Start of Text under study
I’ve heard that massage isn’t safe for people with cancer. My wife got massages before her diagnosis and wants to continue. Is that advisable?
Yes, your wife—and anyone living with cancer—can receive massage. The physical and emotional effects of cancer and cancer treatments may be a reason to begin, continue or even increase the frequency of massage sessions. Massage is an enjoyable experience and can play a major role in bringing comfort to someone who is going through a difficult time.
Some people have questioned the safety of massage due to a widely held misconception that massage can cause cancer to spread. But that’s not true. In fact, the American Cancer Society and the National Comprehensive Cancer Network, a not-for-profit alliance of leading cancer centers, recommend the use of massage, as long as precautions (described below) are observed. Many cancer centers offer massage to their patients and teach massage to patient caregivers, including spouses and adult children.
Research has shown that massage reduces muscle tension and stiffness, pain and discomfort, anxiety, fatigue and shortness of breath in cancer patients. Massage can also improve sleep, reduce depression and boost quality of life in cancer patients. In addition, studies suggest that massage can decrease neuropathy, reduce nausea and vomiting and lessen lymphedema (swelling in an arm or leg) related to medical procedures such as chemotherapy, radiation therapy and surgery. In the research described above, the frequency of massage varied—study participants may have received a 30-minute massage once daily, biweekly or weekly.
Before receiving massage, cancer patients should speak with their doctors and get a referral to a qualified massage practitioner. In the US, state licensure is mandatory for massage therapists in most states, and practitioners must meet certain educational requirements. In addition, people with cancer should seek out massage practitioners who have credentials beyond licensure such as national board certification and specialty training in oncology massage. To find such a massage therapist nearby check the database of the Society for Oncology Massage.
End of Text under study
Start of Information supplied
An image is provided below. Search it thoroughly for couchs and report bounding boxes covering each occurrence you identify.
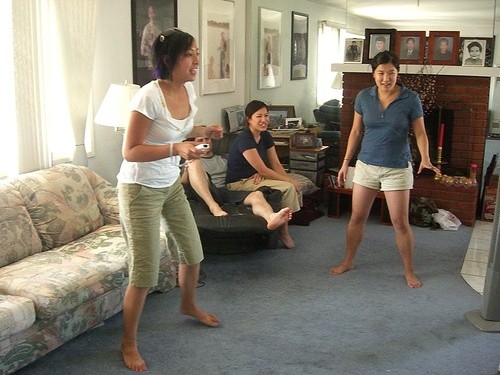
[0,164,177,375]
[179,133,282,250]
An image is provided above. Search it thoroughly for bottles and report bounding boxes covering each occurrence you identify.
[470,164,477,178]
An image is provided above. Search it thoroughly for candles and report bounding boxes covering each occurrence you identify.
[438,123,444,146]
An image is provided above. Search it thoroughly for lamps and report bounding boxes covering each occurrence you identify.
[92,79,141,136]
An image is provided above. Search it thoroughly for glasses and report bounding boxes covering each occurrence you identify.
[155,28,183,51]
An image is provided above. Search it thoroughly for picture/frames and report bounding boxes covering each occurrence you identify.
[395,30,426,64]
[294,132,316,150]
[198,0,236,96]
[462,39,486,66]
[343,38,364,64]
[291,11,309,81]
[363,28,395,63]
[265,106,295,129]
[428,31,459,65]
[131,0,178,88]
[257,7,283,89]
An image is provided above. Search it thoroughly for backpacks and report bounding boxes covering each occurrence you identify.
[409,195,440,229]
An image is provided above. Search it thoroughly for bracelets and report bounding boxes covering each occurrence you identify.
[344,157,351,163]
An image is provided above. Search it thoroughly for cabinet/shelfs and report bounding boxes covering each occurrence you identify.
[290,146,329,192]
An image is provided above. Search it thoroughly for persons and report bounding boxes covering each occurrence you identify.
[115,27,225,373]
[400,38,418,58]
[329,49,442,289]
[217,31,227,78]
[370,35,386,59]
[435,37,452,60]
[140,3,162,80]
[345,41,361,61]
[463,41,483,65]
[180,125,293,232]
[224,99,305,250]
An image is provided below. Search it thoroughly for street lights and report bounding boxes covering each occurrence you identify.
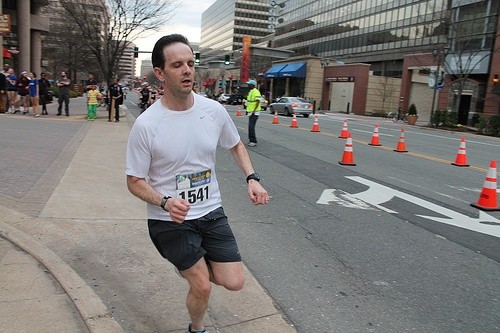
[427,46,450,127]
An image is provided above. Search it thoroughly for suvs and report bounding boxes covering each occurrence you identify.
[217,93,244,105]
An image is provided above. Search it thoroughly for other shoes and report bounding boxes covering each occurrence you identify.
[248,142,257,146]
[23,111,26,115]
[56,113,61,116]
[66,114,69,116]
[188,323,207,333]
[13,111,16,114]
[41,112,45,115]
[16,110,21,112]
[35,114,41,116]
[45,112,48,115]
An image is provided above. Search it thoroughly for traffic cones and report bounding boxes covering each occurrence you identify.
[469,160,500,212]
[338,133,357,166]
[451,137,470,167]
[310,115,321,132]
[236,106,242,116]
[393,128,408,152]
[271,110,279,124]
[289,112,299,128]
[368,124,382,146]
[337,119,349,139]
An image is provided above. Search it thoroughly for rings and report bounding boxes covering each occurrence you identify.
[266,199,269,201]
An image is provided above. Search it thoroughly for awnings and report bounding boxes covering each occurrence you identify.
[264,62,307,78]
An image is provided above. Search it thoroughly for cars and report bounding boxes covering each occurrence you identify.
[242,96,313,118]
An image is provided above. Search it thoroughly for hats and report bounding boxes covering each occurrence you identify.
[21,71,27,74]
[8,68,13,73]
[245,80,256,85]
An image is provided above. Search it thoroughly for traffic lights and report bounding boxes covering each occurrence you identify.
[224,54,230,65]
[195,53,201,63]
[492,74,499,85]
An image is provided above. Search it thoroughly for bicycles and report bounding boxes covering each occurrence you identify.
[392,110,409,123]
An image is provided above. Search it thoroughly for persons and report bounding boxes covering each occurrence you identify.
End of Information supplied
- [Brief A]:
In the text on massage and cancer, how long was each massage that study participants may have received?
- [Brief B]:
Please decide whether each statement agrees with the text on massage and cancer, and answer yes or no, quoting the words of the text that settle it. (i) Massage can cause cancer to spread. (ii) State licensure for massage therapists is mandatory in every US state. (iii) Many cancer centers teach massage to patient caregivers.
- [Brief C]:
Summarize the text on massage and cancer in two sentences.

- [Exercise solution A]:
30 minutes.

- [Exercise solution B]:
(i) No: "a widely held misconception that massage can cause cancer to spread. But that’s not true."
(ii) No: "state licensure is mandatory for massage therapists in most states"
(iii) Yes: "Many cancer centers offer massage to their patients and teach massage to patient caregivers, including spouses and adult children."

- [Exercise solution C]:
People living with cancer can safely receive massage, which the American Cancer Society and the National Comprehensive Cancer Network recommend with precautions, and research shows it reduces pain, anxiety, fatigue and other symptoms and improves sleep and quality of life. Before receiving massage, patients should speak with their doctors and look for a qualified practitioner with credentials beyond licensure, such as specialty training in oncology massage.